Unit selection synthesis, where appropriate sub-word units are selected from databases of natural speech, seems to hold the promise of high quality natural sounding speech synthesis. However, the quality of such systems is inherently related to the quality and appropriateness of the database from which the units are selected.
In the extreme case, it has been shown  that if the database is deliberately and closely tailored to the intended application, high quality synthesis can be produced robustly and reliably. Many applications are of the sort where the domain can be adequately specified, such as time, weather, and even apparently open dialog systems like the CMU DARPA Communicator flight information system . But not all applications are so, and a more general solution is desired. The work presented here addresses exactly that problem, how can we find the best set of utterances to record in order to cover the domain we intend our synthesizer to perform well in. The techniques presented here are suitable for both relatively limited domains to completely open domains like reading arbitrary stories or names and addresses.

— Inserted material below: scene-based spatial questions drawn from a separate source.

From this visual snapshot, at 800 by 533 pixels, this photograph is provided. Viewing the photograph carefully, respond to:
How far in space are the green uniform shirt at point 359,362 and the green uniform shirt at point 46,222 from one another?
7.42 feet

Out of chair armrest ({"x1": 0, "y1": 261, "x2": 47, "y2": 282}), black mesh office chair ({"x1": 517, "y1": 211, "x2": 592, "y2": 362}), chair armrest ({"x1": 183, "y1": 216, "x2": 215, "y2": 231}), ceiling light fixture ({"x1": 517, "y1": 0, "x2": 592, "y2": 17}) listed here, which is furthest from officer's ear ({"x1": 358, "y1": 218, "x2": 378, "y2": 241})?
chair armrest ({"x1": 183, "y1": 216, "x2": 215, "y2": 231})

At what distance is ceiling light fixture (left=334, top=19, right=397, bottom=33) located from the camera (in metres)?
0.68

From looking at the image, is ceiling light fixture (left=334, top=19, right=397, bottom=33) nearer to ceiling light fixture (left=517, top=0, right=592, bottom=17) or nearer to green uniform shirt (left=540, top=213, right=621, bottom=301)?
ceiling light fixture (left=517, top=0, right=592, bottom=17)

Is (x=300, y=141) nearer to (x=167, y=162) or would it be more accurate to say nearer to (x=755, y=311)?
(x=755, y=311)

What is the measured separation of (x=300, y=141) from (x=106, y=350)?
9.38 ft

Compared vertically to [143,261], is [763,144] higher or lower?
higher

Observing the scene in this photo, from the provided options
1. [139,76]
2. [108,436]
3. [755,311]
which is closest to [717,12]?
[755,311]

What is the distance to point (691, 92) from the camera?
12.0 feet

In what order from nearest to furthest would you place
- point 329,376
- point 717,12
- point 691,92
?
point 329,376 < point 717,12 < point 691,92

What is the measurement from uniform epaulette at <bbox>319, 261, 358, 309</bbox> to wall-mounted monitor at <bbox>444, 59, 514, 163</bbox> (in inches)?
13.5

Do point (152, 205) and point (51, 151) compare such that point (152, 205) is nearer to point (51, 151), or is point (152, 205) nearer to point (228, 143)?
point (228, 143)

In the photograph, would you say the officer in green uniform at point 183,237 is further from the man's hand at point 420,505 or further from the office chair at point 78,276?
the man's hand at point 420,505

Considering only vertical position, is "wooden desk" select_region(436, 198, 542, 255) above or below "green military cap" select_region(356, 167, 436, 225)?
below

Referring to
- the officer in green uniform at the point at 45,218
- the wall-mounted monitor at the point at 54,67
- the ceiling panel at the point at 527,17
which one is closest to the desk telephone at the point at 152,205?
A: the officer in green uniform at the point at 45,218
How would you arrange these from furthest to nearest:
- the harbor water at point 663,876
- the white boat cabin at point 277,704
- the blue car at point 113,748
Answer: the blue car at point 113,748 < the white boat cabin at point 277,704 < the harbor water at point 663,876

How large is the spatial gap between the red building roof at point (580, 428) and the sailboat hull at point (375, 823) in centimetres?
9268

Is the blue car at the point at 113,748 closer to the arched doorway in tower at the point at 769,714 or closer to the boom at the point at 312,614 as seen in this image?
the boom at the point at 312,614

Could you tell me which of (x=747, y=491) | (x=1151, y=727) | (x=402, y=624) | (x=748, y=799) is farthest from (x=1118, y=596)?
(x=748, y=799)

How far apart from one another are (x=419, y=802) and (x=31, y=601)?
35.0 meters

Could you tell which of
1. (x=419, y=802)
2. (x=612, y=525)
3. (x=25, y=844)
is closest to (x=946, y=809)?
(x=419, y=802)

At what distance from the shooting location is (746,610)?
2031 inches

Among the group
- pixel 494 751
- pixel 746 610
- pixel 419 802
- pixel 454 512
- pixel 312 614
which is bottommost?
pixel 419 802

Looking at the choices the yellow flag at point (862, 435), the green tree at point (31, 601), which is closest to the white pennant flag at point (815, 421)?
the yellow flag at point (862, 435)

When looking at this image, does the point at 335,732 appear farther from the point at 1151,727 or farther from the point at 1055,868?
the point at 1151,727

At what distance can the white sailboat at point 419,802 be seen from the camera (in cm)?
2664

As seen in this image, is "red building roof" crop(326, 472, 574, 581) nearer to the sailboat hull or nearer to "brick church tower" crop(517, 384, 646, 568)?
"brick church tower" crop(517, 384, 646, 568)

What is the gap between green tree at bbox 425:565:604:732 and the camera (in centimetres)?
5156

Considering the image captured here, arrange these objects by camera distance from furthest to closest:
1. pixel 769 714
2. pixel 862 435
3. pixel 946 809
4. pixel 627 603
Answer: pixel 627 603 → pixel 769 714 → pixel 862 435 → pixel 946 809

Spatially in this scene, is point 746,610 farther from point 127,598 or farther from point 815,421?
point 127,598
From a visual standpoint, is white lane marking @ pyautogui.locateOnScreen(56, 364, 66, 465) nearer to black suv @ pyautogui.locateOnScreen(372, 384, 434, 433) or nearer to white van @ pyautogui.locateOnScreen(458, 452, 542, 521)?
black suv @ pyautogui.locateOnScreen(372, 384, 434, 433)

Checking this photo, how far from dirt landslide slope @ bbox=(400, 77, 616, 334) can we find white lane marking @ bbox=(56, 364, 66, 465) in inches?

When a unit selection synthesizer produces high quality output, it is bringing forward the implicit style within the unit database, as well as other factors in the system. In this paper we do not address the harder problems of appropriately modifying the units we select to allow for a richer output; unlike our earlier work on limited domain synthesis , however, we are building synthesizers that can say anything, though their style will still be more appropriate for the domain for which they were designed. That is, a synthesizer based on a database that cover names and addresses well will be able to read arbitrary new stories, but will sound odd, slow, and hyperarticulated. Likewise, a unit selection synthesizer built using newswire text will make every turn in a dialog system sound like a CNN report.